Kemal Kılıçdaroğlu CHP Genel Başkanı oldu ama, ne yazık ki
iktidar olamadı.
Bir başka deyişle...
Davul Kemal Bey'in boynunda...
Tokmak Önder Sav'ın elinde...
Hal böyle olunca, Kılıçdaroğlu bir o yana bir bu yana savrulup
duruyor.
Soruyorlar:
-Gürsel Tekin ne olacak?
Kılıçdaroğlu burada sazı eline alıyor, herkese ayrı telden
çalıyor:
-Aklan da gel...
-O bizim her şeyimiz...
-O PM üyesi olarak hizmet edecek.
Önce şu "aklan da gel"e bakalım.
Ne yapmış Gürsel Tekin?
Kadıköy Belediye Başkan Yardımcısı olduğu dönemde,
gariban bir vatandaşa ruhsat vermiş.
Vermemeliymiş!
Vermiş ve 2,5 yıl hapis cezasına
çarptırılmış...
Ne zaman?
Daha il başkanı değilken...
Daha Kemal Kılıçdaroğlu'nun esamesi
okunmazken...
Ve seçim vakti...
Kılıçdaroğlu-Tekin ikilisi İstanbul'u
sallıyor...
Türkiye bu ikiliyi konuşuyor.
Sonuç?
Hüsran değil!
Hüsran olsaydı eğer, Kılıçdaroğlu'nun bugün Baykal'ın
koltuğuna oturması mümkün değildi zaten.
Her neyse!
Kemal Bey, Posta yazarı Candaş Tolga Işık'a Gürsel Tekin için
"Aklan da gel" diyor ya... Adama sormazlar mı,
"Ah be Kemal Bey, beraber İstanbul'da yol aldığın, birlikte
açılımlar yaptığın Gürsel Tekin'in aklanması şimdi mi aklına
geldi?"
Yoksa...
Biri mi bu lafı kulağına fısıldadı?
Önder'iniz mi yaptı bu işi yoksa?
Hangisi Kemal Bey?
Ne yazık ki, Kemal Kılıçdaroğlu şu anda kendi hür
iradesiyle adım bile atamıyor. Parti içinde resmen
kuşatılmış durumda. Önder Sav ne diyorsa o oluyor. Kemal
Kılıçdaroğlu ise, eli mahkum olduğu için her denilene
"he" demek zorunda kalıyor.
Şimdi diyorlar ki:
-Gürsel Tekin İstanbul'a dönüyor.
Dönemez, dönemeyecek!
Orayı da Gürsel'e yedirmezler!
Neden?
Kılıçdaroğlu Çorum yolunda bunun da işaretini verdi çünkü.
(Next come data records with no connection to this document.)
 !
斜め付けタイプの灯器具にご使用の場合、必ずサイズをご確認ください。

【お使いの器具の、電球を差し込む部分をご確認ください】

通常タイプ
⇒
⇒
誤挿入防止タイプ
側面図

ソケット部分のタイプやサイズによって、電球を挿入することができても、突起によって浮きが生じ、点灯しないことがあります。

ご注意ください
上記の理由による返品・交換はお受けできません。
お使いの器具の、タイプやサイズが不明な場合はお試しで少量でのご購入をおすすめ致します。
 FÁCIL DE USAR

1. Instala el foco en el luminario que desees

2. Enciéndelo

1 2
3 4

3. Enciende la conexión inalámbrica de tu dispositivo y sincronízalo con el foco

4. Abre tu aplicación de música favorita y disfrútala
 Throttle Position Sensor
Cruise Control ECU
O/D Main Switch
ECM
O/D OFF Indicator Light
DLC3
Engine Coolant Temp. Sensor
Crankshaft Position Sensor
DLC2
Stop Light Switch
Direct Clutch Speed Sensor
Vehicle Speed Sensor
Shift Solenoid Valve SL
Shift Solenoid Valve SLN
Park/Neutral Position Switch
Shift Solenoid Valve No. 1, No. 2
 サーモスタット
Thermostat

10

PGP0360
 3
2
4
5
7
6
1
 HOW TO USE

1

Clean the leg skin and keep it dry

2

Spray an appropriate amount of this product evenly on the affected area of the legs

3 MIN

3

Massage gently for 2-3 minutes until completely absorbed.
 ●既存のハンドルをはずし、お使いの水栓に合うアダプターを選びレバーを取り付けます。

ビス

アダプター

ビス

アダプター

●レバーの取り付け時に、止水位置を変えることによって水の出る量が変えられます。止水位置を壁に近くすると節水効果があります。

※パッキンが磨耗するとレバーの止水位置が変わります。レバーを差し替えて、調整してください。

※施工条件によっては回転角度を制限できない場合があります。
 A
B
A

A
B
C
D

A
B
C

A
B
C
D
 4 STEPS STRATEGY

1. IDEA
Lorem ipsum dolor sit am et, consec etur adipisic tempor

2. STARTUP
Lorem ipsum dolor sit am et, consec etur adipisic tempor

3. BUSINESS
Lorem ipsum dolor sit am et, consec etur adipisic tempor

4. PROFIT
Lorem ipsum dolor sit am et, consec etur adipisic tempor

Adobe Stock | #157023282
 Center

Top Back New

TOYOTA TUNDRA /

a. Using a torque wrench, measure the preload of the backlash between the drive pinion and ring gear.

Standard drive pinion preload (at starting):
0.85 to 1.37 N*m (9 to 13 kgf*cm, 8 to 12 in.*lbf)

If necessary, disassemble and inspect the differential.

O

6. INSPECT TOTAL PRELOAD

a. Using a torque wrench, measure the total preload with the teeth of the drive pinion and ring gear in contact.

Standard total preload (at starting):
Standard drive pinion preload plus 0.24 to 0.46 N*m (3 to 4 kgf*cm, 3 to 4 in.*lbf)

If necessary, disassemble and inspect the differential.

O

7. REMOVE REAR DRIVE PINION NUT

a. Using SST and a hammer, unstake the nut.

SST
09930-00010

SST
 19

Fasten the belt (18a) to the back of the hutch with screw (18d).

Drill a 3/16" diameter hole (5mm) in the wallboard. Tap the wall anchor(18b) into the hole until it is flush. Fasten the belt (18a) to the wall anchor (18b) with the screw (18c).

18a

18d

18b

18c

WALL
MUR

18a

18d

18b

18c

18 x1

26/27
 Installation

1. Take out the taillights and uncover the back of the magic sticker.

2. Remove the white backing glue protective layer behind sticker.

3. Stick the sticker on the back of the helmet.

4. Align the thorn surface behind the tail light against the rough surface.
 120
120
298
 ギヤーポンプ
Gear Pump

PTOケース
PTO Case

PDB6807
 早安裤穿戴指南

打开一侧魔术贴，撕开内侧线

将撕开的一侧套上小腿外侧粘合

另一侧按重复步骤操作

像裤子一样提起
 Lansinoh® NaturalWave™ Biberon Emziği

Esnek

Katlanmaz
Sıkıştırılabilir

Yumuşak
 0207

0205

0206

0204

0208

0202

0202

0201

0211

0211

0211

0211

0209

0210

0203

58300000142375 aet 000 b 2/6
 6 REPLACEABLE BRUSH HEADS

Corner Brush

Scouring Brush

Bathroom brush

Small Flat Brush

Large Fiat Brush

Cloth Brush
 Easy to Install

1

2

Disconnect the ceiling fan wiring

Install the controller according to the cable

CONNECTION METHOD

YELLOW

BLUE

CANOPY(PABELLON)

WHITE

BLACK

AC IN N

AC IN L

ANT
Gürsel Tekin'e Ankara'dayken "İstanbul'a git"
diyen Kemal Bey, Çorum'da kulağına bir şeyler fısıldanınca,
"Arkadaşımız PM üyesi olarak hizmetlerine devam
edecek" dedi.
Özeti çok net:
Gürsel Tekin harcanmıştır!
Kemal Kılıçdaroğlu ise kuşatılmıştır.